# Supplied passage:
Warbler said:Puggo - Jar Jar's Yoda said:
Yes they are choosing to wear it, but the reality is that some of them are being denied choice,
not in the US. They are free to wear them or not wear them.
Dude, seriously? How are you not understanding this? It is not rocket surgery. Yeah, legally they have the choice, but realistically, they don't have a choice. Sometimes there are psychological walls, familial restraints, or reasons of impracticality that keep us from doing things.
If she doesn't wear her burka, the US applauds her, but now she has committed a violation of expectations within her culture. Her husband could potentially leave her or disown her, or at the least retaliate for it.
But again, if it makes you happy to think that Muslim women in the US who wear burkas are doing so 100% of free will and out of their own personal desire to do so, then more power to you.

# Record extracts:
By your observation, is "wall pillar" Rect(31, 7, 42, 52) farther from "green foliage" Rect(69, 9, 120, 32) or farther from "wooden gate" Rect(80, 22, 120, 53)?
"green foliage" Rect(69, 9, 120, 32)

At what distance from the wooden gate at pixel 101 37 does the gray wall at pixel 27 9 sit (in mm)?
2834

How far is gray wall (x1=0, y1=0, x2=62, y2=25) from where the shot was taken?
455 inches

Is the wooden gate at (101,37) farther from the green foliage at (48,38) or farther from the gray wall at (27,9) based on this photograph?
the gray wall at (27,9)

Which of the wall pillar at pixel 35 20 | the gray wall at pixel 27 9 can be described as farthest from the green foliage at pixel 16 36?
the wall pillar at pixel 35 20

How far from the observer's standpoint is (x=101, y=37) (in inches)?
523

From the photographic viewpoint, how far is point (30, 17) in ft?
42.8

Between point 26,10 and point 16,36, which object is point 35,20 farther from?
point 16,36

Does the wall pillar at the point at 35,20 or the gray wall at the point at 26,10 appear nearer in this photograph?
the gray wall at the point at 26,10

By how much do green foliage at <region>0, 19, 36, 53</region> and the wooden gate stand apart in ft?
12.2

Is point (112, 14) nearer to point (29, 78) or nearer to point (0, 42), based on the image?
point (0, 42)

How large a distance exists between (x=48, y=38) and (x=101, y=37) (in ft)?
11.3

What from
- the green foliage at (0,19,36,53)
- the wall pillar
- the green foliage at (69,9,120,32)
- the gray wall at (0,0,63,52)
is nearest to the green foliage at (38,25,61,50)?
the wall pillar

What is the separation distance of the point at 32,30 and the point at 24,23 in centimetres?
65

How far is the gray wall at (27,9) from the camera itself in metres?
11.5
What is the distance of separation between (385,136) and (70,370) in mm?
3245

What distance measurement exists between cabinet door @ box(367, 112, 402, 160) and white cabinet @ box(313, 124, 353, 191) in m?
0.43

# Activities:
(1) Do the following statements agree with the forum exchange? Answer yes or no for each, quoting the deciding words. (a) The writer grants that, legally, the women have a choice about wearing the burka. (b) The writer says a husband will certainly leave a wife who stops wearing her burka. (c) The reply being answered says women in the US are free to wear them or not.
(2) Repeat the part of the forum exchange that begins at the words "Dude, seriously? How" and ends after "retaliate for it.".

# Results for each task:
(1)
(a) Yes: "Yeah, legally they have the choice"
(b) No: "Her husband could potentially leave her or disown her, or at the least retaliate for it."
(c) Yes: "They are free to wear them or not wear them."

(2)
Dude, seriously? How are you not understanding this? It is not rocket surgery. Yeah, legally they have the choice, but realistically, they don't have a choice. Sometimes there are psychological walls, familial restraints, or reasons of impracticality that keep us from doing things.
If she doesn't wear her burka, the US applauds her, but now she has committed a violation of expectations within her culture. Her husband could potentially leave her or disown her, or at the least retaliate for it.